» **Exercise**: Rewrite the listing below with every instance of "blue cross logo" replaced by "blue cross emblem", keeping all other text unchanged.

» **Dataset entries**:
[Begin]

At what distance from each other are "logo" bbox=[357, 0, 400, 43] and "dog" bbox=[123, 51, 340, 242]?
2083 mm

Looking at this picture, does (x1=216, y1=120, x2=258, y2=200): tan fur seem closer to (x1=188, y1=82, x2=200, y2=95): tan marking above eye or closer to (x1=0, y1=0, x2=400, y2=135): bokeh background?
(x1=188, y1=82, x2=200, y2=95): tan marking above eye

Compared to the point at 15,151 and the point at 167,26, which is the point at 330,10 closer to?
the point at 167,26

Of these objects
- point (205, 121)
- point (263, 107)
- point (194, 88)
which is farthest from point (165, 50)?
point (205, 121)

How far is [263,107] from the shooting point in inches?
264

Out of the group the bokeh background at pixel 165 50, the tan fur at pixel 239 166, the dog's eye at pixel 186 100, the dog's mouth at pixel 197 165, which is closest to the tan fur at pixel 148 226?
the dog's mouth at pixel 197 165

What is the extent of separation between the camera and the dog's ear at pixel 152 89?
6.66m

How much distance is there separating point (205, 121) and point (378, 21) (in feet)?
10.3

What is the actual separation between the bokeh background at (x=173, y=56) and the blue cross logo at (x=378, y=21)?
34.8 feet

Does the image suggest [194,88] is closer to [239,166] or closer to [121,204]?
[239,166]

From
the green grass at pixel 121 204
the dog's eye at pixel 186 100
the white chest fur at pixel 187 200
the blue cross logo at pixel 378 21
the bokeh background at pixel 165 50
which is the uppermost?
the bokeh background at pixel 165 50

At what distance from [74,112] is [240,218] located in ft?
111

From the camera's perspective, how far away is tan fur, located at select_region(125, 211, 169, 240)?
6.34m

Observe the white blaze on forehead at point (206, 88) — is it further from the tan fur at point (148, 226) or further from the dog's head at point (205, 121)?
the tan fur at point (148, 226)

[End]

» **Worked solution**:
At what distance from each other are "logo" bbox=[357, 0, 400, 43] and "dog" bbox=[123, 51, 340, 242]?
2083 mm

Looking at this picture, does (x1=216, y1=120, x2=258, y2=200): tan fur seem closer to (x1=188, y1=82, x2=200, y2=95): tan marking above eye or closer to (x1=0, y1=0, x2=400, y2=135): bokeh background?
(x1=188, y1=82, x2=200, y2=95): tan marking above eye

Compared to the point at 15,151 and the point at 167,26, which is the point at 330,10 closer to?
the point at 167,26

Of these objects
- point (205, 121)
- point (263, 107)
- point (194, 88)
which is farthest from point (165, 50)?
point (205, 121)

How far is [263,107] from the shooting point in inches?
264

Out of the group the bokeh background at pixel 165 50, the tan fur at pixel 239 166, the dog's eye at pixel 186 100, the dog's mouth at pixel 197 165, which is closest to the tan fur at pixel 148 226?
the dog's mouth at pixel 197 165

What is the extent of separation between the camera and the dog's ear at pixel 152 89?
6.66m

How much distance is there separating point (205, 121) and point (378, 21) (in feet)?
10.3

What is the actual separation between the bokeh background at (x=173, y=56) and the blue cross emblem at (x=378, y=21)?
34.8 feet

Does the image suggest [194,88] is closer to [239,166] or closer to [121,204]?
[239,166]

From
the green grass at pixel 121 204
the dog's eye at pixel 186 100
the white chest fur at pixel 187 200
the blue cross emblem at pixel 378 21
the bokeh background at pixel 165 50
which is the uppermost?
the bokeh background at pixel 165 50

At what distance from [74,112] is [240,218] located in ft?
111

From the camera's perspective, how far away is tan fur, located at select_region(125, 211, 169, 240)?
6.34m

Observe the white blaze on forehead at point (206, 88) — is it further from the tan fur at point (148, 226) or further from the dog's head at point (205, 121)?
the tan fur at point (148, 226)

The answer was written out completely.